RECORDED INFORMATION ::
-=-=-=-=-

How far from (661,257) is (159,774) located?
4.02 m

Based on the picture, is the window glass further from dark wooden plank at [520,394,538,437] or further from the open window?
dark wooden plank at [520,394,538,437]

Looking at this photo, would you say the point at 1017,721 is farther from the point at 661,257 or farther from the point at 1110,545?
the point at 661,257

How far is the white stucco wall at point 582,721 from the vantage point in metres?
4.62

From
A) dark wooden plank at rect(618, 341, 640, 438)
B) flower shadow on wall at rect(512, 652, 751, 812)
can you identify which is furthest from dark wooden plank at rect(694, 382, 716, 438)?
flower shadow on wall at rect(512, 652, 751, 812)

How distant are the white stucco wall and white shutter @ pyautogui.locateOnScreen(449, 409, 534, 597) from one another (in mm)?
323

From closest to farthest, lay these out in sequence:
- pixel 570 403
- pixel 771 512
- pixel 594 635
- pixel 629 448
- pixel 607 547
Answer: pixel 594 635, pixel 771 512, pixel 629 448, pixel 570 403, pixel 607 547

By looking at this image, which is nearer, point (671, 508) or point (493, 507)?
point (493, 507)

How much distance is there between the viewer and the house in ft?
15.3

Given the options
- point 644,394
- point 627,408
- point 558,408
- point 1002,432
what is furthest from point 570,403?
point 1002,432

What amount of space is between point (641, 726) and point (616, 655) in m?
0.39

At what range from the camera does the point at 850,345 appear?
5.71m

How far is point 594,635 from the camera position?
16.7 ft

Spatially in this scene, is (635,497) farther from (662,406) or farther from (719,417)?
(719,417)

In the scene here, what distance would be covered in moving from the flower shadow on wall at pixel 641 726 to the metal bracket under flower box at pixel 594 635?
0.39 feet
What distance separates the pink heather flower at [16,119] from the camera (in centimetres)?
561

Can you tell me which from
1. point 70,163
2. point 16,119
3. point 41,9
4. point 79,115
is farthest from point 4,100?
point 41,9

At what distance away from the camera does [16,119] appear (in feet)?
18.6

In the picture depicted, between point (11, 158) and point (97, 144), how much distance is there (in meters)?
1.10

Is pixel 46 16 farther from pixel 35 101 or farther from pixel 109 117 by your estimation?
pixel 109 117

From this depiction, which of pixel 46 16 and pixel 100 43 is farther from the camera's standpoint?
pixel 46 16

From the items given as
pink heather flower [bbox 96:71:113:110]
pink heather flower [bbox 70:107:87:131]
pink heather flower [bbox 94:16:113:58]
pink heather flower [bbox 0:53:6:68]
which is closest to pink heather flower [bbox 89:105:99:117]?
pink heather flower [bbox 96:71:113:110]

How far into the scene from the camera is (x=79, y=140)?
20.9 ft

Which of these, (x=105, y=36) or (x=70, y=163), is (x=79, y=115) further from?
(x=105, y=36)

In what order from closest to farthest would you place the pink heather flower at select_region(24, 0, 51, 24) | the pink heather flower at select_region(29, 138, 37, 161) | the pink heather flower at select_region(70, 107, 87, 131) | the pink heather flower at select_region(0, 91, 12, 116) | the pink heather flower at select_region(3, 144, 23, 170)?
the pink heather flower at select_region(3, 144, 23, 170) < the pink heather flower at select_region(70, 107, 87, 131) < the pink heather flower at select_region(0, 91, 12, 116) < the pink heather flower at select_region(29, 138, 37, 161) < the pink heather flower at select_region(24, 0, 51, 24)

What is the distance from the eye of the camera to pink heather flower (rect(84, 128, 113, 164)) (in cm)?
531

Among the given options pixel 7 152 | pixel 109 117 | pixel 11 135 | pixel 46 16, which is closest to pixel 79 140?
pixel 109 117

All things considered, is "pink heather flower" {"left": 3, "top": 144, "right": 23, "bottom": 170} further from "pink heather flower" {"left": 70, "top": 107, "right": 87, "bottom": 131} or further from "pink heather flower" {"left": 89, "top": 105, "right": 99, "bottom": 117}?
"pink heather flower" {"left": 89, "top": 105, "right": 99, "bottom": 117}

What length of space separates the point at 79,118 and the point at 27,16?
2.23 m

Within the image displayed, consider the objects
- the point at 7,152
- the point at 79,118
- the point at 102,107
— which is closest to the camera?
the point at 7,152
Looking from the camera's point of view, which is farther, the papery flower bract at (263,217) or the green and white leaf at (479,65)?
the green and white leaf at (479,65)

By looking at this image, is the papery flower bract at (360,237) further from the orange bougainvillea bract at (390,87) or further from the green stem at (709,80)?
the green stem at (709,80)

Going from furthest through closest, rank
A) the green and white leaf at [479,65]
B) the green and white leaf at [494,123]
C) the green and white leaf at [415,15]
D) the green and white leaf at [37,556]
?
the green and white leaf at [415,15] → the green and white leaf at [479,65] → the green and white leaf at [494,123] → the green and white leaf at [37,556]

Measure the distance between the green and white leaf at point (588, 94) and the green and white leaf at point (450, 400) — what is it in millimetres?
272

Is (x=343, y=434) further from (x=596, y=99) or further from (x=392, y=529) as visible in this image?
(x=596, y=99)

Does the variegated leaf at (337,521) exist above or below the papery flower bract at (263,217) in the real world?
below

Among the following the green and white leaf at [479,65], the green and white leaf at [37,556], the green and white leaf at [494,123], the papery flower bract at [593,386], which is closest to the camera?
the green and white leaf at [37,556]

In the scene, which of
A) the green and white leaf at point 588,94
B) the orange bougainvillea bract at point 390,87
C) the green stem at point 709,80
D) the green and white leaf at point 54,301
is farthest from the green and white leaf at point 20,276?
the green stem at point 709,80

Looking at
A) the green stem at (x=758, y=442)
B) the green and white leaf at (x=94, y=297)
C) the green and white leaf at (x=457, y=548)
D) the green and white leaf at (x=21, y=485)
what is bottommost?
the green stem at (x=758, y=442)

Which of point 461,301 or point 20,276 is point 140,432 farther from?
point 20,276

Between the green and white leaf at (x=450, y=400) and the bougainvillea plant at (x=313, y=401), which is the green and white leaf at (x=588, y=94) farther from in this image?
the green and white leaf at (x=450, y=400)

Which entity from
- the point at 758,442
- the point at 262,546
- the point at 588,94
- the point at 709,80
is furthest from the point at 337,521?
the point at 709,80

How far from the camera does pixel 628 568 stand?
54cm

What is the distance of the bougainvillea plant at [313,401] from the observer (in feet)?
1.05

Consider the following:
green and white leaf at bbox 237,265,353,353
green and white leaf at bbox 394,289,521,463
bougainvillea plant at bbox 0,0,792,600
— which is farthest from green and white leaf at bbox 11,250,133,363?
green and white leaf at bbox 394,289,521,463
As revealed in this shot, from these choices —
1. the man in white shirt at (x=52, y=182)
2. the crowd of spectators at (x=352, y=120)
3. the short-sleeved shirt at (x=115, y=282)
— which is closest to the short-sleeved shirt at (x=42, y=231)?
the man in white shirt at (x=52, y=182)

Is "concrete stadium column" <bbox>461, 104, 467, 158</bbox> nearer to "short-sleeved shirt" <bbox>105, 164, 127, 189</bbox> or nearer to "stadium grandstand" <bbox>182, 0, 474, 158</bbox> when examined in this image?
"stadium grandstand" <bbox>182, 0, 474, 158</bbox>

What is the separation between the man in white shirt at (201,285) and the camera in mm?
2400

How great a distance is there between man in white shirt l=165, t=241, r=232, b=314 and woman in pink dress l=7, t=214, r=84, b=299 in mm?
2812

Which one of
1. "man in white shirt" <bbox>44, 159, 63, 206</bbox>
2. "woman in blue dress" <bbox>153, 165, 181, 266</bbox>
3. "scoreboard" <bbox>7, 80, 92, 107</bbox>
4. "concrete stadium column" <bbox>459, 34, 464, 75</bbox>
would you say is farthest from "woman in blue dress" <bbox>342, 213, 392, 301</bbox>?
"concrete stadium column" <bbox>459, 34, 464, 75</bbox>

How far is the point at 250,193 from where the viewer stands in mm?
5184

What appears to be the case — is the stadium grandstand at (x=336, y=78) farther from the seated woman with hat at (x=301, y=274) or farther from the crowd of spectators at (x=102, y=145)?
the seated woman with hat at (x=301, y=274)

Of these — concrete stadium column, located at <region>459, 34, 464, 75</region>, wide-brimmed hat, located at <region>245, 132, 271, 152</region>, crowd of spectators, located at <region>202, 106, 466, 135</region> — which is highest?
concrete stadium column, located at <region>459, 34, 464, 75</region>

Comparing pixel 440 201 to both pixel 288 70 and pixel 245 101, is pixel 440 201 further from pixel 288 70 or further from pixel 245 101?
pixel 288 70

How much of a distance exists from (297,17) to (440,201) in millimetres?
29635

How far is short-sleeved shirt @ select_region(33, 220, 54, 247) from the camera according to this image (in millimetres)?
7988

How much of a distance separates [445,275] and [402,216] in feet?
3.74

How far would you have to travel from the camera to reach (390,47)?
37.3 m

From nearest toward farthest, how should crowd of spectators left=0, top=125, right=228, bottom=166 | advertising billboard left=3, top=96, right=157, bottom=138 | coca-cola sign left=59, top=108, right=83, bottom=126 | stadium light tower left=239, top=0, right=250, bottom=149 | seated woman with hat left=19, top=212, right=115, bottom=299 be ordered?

-=-=-=-=-

JOB :: Rewrite the records as a JSON list of strings, from the line containing "How much of a distance exists" through the end of the records, with one string per line and blank lines left out.

COMPLETE OUTPUT ::
[
  "How much of a distance exists from (297,17) to (440,201) in millimetres?",
  "29635",
  "How far is short-sleeved shirt @ select_region(33, 220, 54, 247) from the camera according to this image (in millimetres)?",
  "7988",
  "How much of a distance separates [445,275] and [402,216] in feet?",
  "3.74",
  "How far would you have to travel from the camera to reach (390,47)?",
  "37.3 m",
  "From nearest toward farthest, how should crowd of spectators left=0, top=125, right=228, bottom=166 | advertising billboard left=3, top=96, right=157, bottom=138 | coca-cola sign left=59, top=108, right=83, bottom=126 | stadium light tower left=239, top=0, right=250, bottom=149 | seated woman with hat left=19, top=212, right=115, bottom=299 be ordered?"
]